GIVEN INFORMATION: Begin

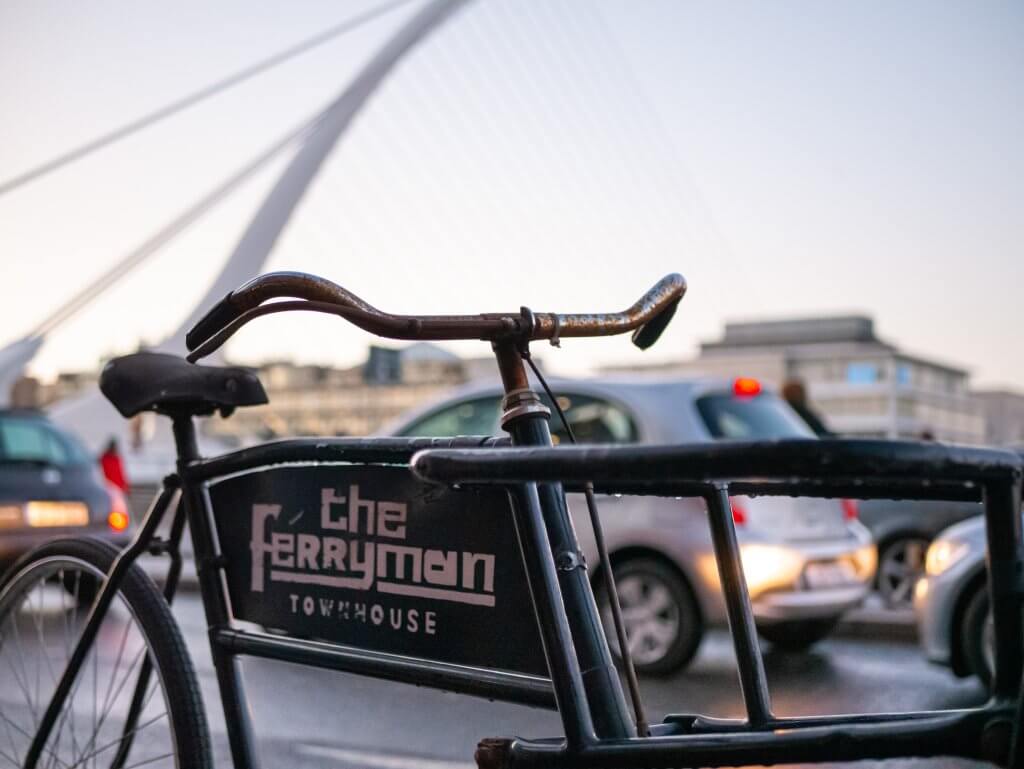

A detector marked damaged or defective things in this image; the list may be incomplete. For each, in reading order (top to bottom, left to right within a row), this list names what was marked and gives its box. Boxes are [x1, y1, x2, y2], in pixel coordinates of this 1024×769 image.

rusty handlebar [185, 268, 688, 362]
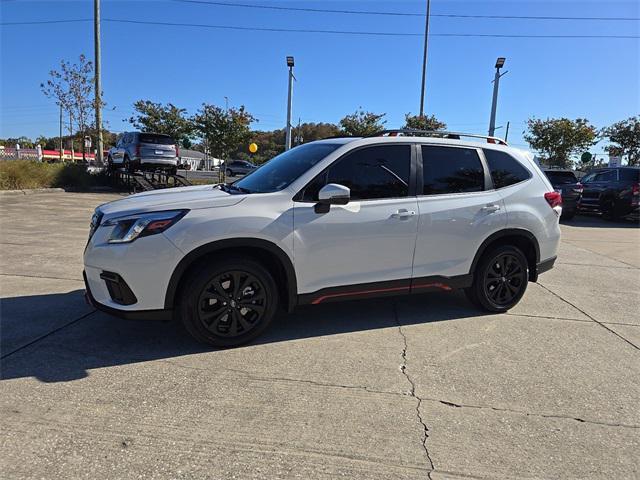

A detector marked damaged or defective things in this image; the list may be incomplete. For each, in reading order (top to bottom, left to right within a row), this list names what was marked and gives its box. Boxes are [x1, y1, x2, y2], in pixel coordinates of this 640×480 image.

cracked asphalt [0, 192, 636, 480]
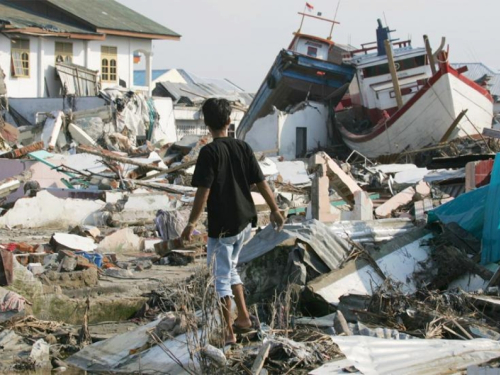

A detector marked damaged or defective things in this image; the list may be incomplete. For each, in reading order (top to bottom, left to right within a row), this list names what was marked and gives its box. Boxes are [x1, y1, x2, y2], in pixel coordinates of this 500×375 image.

rusty metal roofing [46, 0, 181, 38]
broken concrete slab [0, 191, 104, 229]
broken concrete slab [376, 187, 414, 219]
broken concrete slab [306, 229, 432, 306]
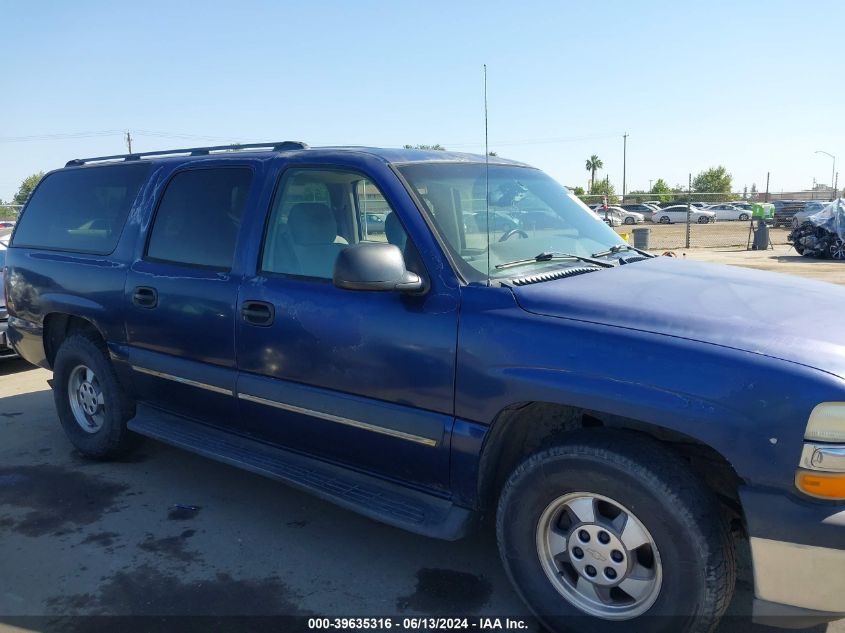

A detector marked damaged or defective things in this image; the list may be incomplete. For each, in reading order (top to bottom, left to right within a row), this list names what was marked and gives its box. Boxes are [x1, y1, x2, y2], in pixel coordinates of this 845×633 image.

damaged vehicle [4, 143, 844, 632]
damaged vehicle [784, 202, 844, 262]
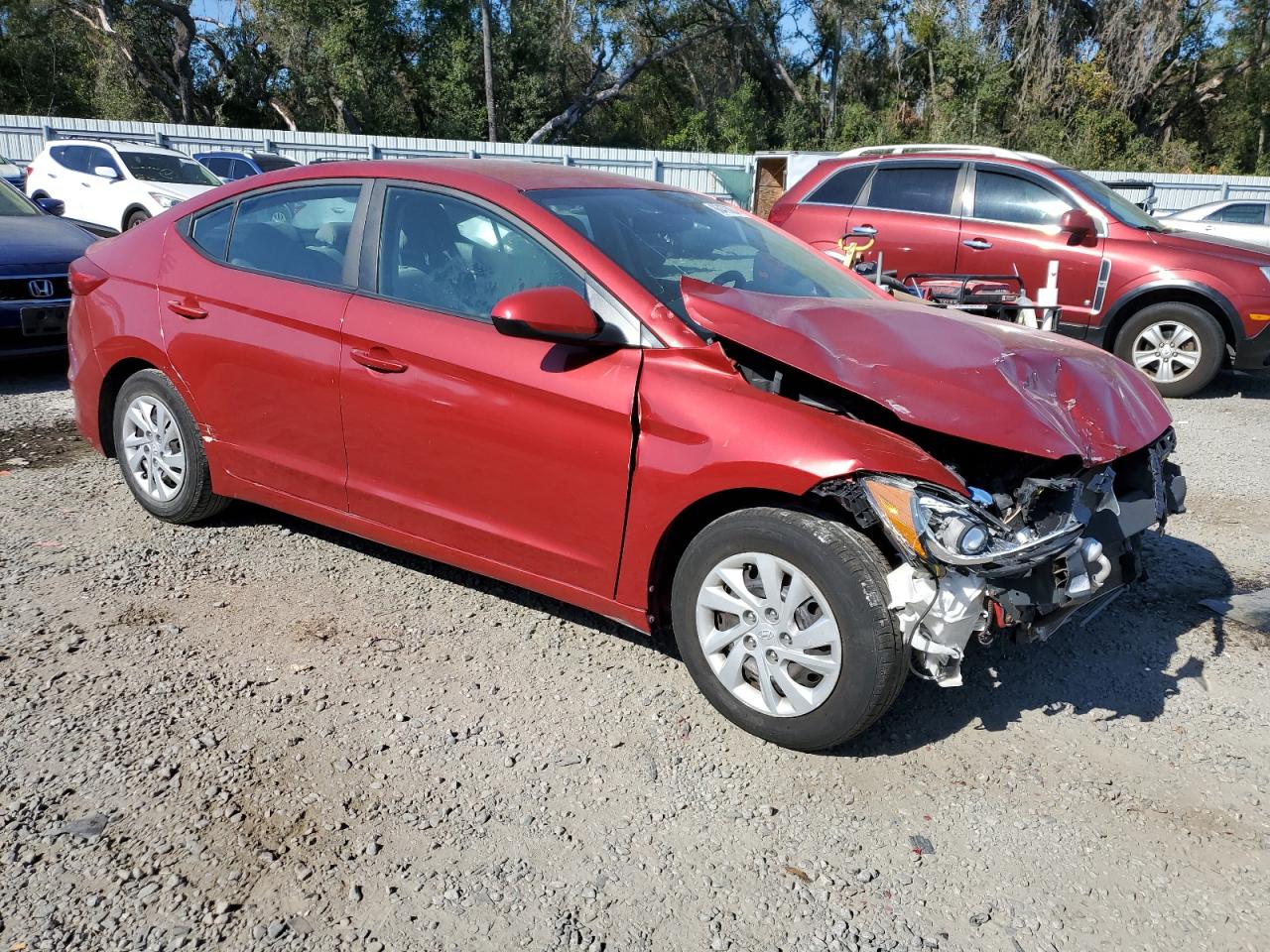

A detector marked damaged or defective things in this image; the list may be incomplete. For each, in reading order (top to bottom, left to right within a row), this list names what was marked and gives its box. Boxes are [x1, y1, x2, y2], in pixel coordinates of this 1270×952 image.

crumpled hood [686, 278, 1168, 467]
broken headlight housing [853, 474, 1081, 571]
damaged front end [818, 436, 1183, 690]
detached bumper piece [883, 431, 1178, 685]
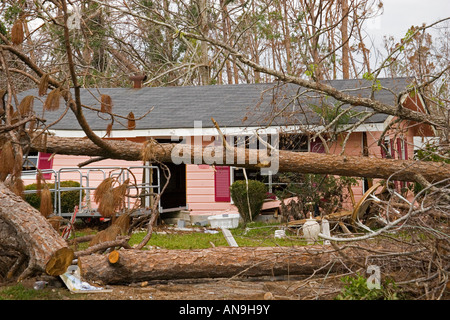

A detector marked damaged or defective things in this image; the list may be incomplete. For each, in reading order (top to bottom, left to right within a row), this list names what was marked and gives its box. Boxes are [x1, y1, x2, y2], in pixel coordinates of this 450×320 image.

bent metal railing [22, 165, 162, 218]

GIVEN INFORMATION: End

• AIM OF THE TASK
Only the lines from the one with "this 845×633 image." through the final line of the data should be written out, exactly and including both ends. Skip the pictures.

• RESULT BELOW
A detector marked damaged or defective things in this image; the list may be incomplete. For each, in reading order (top to bottom, left to right within a row), this list names what was marked and gives its box. Boxes are [x1, y1, x2, y2], in pixel coordinates of this 845×633 image.

damaged vehicle [4, 143, 844, 632]
damaged vehicle [784, 202, 844, 262]

A detector marked damaged or defective things in this image; the list may be incomplete. For each, in reading order (top to bottom, left to right within a row), this list names what was marked and gives its box. Boxes are [x1, y1, x2, y2], in pixel coordinates of this 1270×952 image.

crumpled hood [686, 278, 1168, 467]
broken headlight housing [853, 474, 1081, 571]
damaged front end [818, 436, 1183, 690]
detached bumper piece [883, 431, 1178, 685]

A detector marked damaged or defective things in this image; the list may be incomplete. For each, in reading order (top to bottom, left to right within a row), this list names what was marked and gives its box. Boxes are [x1, y1, x2, y2], in pixel coordinates of this 450×320 image.

bent metal railing [22, 165, 162, 218]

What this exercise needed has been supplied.